Data do Acordão: 01/15/2019
Votação: UNANIMIDADE
Tribunal Recurso: TRIBUNAL JUDICIAL DA COMARCA DE LEIRIA - C.RAINHA - JL CÍVEL - JUIZ 2 
Texto Integral: S
Meio Processual: APELAÇÃO
Decisão: CONFIRMADA
Legislação Nacional: ARTS.3, 5, 640 CPC, 29 LUCH
Sumário: 1. - Ao abrigo do disposto no art.º 5.º, n.º 2, do NCPCiv., na sentença podem ter assento factos não alegados que, embora ainda essenciais, não são os nucleares, mas antes complemento ou concretização dos alegados, desde que resultem da instrução da causa e sobre eles tenha havido a possibilidade de as partes se pronunciarem, mesmo que nenhuma delas manifeste vontade de os aproveitar.

2. - Só está, pois, afastada a intervenção oficiosa do tribunal, neste âmbito, quanto aos factos essenciais nucleares/principais – os que constituem a causa de pedir ou que fundam as exceções deduzidas –, continuando aí a manter-se integralmente o princípio do dispositivo.

3. - Já quanto aos demais – factos instrumentais (os substantivamente indiferentes), factos essenciais complementares (os que têm papel completador dos nucleares) ou concretizadores (com função de pormenorizar ou decompor os nucleares) dos alegados –, podendo, mesmo sem alegação, ser atendidos na sentença, ocorre restrição ao princípio do dispositivo, no escopo da obtenção de soluções de justiça material.

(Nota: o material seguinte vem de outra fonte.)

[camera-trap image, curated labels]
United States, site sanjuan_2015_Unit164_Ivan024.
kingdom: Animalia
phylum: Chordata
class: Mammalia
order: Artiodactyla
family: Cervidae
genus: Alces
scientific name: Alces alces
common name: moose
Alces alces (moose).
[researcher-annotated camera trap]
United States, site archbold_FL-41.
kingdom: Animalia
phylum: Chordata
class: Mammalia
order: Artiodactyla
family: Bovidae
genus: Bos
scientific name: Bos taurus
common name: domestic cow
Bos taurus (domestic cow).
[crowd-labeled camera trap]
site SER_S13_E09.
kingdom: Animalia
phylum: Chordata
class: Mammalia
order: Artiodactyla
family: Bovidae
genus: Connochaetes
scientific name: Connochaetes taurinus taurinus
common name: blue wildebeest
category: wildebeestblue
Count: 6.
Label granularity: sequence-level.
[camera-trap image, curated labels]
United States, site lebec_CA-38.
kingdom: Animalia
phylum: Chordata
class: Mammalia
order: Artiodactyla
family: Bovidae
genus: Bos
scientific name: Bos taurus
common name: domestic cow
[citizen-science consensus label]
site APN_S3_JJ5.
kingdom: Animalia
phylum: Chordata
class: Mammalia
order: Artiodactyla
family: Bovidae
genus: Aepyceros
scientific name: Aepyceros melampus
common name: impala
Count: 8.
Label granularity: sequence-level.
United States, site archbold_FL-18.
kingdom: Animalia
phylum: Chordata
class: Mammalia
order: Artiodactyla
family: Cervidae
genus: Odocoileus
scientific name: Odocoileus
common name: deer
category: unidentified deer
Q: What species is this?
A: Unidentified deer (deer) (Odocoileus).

4. - Se foi essencial para formação da convicção do Tribunal quanto à decisão da matéria de facto um elemento de prova gravada que se mostra inaudível/impercetível – tendo o impugnante perdido o recurso em que invocava a invalidade decorrente dessa inaudibilidade/deficiência da gravação –, impedindo o Tribunal de recurso de aceder a esse decisivo elemento de prova, inviabilizada fica a apreciação da impugnação da decisão de facto.

5. - Se o sacador de um cheque, ao transmitir ao banco sacado ordem de revogação por “falta ou vício na formação da vontade por erro”, informa ter emitido e entregue o cheque para pagamento do preço de um veículo, o qual, “quando foi a ver, estava avariado”, tal informação configura motivação suficiente para a revogação e para a recusa de pagamento ao beneficiário do cheque, eximindo o banco de responsabilidade, perante aquele, pelo não pagamento do montante nele inscrito, tanto mais que veio a apurar-se a existência de defeito da coisa vendida.

Decisão Texto Integral:          

Acordam na 2.ª Secção do Tribunal da Relação de Coimbra:


                                                 ***

I – Relatório

A (…), com os sinais dos autos,

intentou ([1]) ação declarativa comum condenatória contra

C (…), S. A.”, também com os sinais dos autos,

pedindo a condenação da R.:

«1. (…) a indemnizar o A., a título de danos patrimoniais sofridos, na quantia de € 7.014,56 (…);

2. (…) a indemnizar o A., a título de danos não patrimoniais sofridos, na quantia de € 500,00 (…);

3. (…) a pagar ao A., a título de juros de mora civis vencidos, sobre a quantia devida ao A. a título de danos patrimoniais, a quantia de € 836,37 (…);

4. (…) a pagar ao A. juros de mora civis vincendos sobre todas as quantias a que, a título de indemnização, venha a ser condenada a pagar ao A., até efectivo e integral pagamento das mesmas.» (cfr. fls. 11 do processo físico).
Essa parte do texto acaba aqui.